The critically acclaimed comedy TV series Broad City will be debuting its fourth season in August 2017. The show follows two Jewish-American twenty-something women, Iliana and Abbi, as they experience the misadventures of “making it” in New York City.

By User:Mistaknows (Own work) [CC BY-SA 3.0 (http://creativecommons.org/licenses/by-sa/3.0)], via Wikimedia Commons
Co-creator Iliana Glazer plays Ilana Wexler, a marijuana enthusiast who often seems to be oblivious to how her outrageous antics affect the people around her. She often drags her best friend Abbi along for the ride. Abbi Abrams is played by co-creator Abbi Jacobson. Abbi plays a struggling artist working in a fitness center as she struggles to be responsible and free-spirited at the same time.

Glazer and Jacobson started the series on YouTube in 2010, gaining momentum as well as the attention of Amy Poehler. Poehler became executive producer of the show once it came to TV. Since its premiere in 2014, Broad City has averaged 1.2 million views per episode, making it Comedy Central’s highest-rated first season among adults 18-34.

The female comedy duo was asked on the red carpet in June whether they were feminists, to which they replied, “well, obviously.”

By Internet Week New York [CC BY 2.0 (http://creativecommons.org/licenses/by/2.0)], via Wikimedia Commons

Jacobson: I would totally say I’m a feminist. I don’t find it to be negative at all.”

Glazer: I feel like a feminist is gender equality. You know, we’re feminists… the people who work on the show are feminists.

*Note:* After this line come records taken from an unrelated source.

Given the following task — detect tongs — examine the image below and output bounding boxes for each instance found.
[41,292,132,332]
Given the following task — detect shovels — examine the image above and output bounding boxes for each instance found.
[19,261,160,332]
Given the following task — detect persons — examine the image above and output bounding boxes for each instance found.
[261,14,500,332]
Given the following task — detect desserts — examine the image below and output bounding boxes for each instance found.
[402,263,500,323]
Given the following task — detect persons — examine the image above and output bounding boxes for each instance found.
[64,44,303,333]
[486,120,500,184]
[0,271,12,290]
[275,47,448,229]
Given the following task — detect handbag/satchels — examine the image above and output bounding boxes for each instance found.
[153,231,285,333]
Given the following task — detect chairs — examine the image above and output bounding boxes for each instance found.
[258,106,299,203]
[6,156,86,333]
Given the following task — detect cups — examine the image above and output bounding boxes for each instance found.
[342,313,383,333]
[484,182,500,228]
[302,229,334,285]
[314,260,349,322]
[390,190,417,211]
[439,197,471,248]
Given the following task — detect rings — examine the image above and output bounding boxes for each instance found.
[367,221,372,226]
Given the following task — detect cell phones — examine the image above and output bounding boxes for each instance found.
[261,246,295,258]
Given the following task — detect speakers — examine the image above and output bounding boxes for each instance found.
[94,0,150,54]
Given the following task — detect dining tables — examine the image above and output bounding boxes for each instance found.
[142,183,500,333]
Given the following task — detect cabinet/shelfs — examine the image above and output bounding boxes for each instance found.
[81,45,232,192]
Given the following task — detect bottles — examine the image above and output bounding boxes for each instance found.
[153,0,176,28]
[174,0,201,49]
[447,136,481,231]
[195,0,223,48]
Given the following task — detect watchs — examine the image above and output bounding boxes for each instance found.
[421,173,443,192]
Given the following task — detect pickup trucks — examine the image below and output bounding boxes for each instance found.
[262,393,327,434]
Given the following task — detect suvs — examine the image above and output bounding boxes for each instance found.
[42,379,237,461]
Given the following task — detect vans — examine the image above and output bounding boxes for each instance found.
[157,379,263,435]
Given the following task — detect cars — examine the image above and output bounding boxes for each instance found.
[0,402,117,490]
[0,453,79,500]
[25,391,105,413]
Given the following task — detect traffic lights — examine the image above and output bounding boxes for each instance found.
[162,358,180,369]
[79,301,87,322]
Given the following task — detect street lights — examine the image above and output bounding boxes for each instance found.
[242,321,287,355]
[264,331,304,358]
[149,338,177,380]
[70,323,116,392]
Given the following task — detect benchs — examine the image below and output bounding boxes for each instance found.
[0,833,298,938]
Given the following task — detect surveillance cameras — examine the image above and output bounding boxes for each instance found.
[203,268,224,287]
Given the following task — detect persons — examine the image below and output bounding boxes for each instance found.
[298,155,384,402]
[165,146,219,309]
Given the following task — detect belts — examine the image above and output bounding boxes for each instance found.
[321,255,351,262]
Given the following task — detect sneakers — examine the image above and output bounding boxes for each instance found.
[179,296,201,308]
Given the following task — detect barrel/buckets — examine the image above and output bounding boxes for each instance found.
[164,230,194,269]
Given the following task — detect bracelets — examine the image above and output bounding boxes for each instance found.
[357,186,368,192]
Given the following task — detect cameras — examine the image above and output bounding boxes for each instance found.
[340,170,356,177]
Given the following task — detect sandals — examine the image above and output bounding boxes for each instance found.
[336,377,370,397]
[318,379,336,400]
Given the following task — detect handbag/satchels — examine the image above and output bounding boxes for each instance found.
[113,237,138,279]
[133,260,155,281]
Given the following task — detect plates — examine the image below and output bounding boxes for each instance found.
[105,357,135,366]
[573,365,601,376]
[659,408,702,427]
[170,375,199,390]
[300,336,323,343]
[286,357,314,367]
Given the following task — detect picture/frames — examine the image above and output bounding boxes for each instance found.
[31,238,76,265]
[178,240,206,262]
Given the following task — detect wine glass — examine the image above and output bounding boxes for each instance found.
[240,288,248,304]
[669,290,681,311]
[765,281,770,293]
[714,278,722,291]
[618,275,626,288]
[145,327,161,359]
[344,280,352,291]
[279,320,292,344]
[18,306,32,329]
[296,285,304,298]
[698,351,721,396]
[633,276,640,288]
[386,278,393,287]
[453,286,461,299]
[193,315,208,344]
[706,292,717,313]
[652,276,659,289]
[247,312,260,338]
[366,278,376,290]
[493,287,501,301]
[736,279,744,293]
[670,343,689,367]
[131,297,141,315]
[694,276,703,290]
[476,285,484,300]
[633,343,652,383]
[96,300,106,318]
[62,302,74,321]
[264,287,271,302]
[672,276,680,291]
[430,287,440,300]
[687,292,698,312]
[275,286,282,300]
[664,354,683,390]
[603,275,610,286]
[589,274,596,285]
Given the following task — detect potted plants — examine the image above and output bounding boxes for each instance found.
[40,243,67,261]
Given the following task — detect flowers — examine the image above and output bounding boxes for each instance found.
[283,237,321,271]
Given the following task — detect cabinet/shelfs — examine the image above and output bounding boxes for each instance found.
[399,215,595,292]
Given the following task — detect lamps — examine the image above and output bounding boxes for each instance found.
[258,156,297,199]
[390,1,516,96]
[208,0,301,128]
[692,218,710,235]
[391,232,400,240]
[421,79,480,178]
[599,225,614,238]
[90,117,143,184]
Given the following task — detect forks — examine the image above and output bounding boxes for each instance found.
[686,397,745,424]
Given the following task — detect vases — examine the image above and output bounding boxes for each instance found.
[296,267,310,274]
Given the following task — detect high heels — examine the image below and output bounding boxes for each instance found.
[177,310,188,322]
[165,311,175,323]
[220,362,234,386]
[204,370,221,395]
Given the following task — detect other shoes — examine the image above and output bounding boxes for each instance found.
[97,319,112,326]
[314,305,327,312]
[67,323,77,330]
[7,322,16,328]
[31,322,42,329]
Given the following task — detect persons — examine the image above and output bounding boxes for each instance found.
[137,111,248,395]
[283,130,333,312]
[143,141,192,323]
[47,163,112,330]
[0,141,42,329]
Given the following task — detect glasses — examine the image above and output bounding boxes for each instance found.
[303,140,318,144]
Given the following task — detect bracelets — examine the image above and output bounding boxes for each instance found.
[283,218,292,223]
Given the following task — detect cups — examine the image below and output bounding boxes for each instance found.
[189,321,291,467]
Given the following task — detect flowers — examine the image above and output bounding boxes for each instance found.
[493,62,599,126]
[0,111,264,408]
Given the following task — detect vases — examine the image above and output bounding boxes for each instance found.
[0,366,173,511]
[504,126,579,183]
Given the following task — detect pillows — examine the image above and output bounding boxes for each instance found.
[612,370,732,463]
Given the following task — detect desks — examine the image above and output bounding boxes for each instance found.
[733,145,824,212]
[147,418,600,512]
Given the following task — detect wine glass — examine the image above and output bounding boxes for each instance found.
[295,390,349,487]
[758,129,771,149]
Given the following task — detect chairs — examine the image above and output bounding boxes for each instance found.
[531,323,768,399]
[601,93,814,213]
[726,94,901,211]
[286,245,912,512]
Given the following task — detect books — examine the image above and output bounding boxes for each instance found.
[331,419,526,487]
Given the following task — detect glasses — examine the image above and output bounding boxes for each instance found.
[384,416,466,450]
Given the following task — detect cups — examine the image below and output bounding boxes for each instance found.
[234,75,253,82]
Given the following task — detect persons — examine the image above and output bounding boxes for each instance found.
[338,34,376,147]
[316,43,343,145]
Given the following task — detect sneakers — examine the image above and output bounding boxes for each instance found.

From Charlie Chaplin, to Chris Farley, to Workaholics, male slapstick comedians have been the norm. But Broad City falls in step with some of the other female slapstick comedians, like Lucille Ball, Carol Burnett, and Molly Shannon. Breaking the gendered expectation to be coy and graceful allows these women to enter a field of comedy that is usually male-dominated.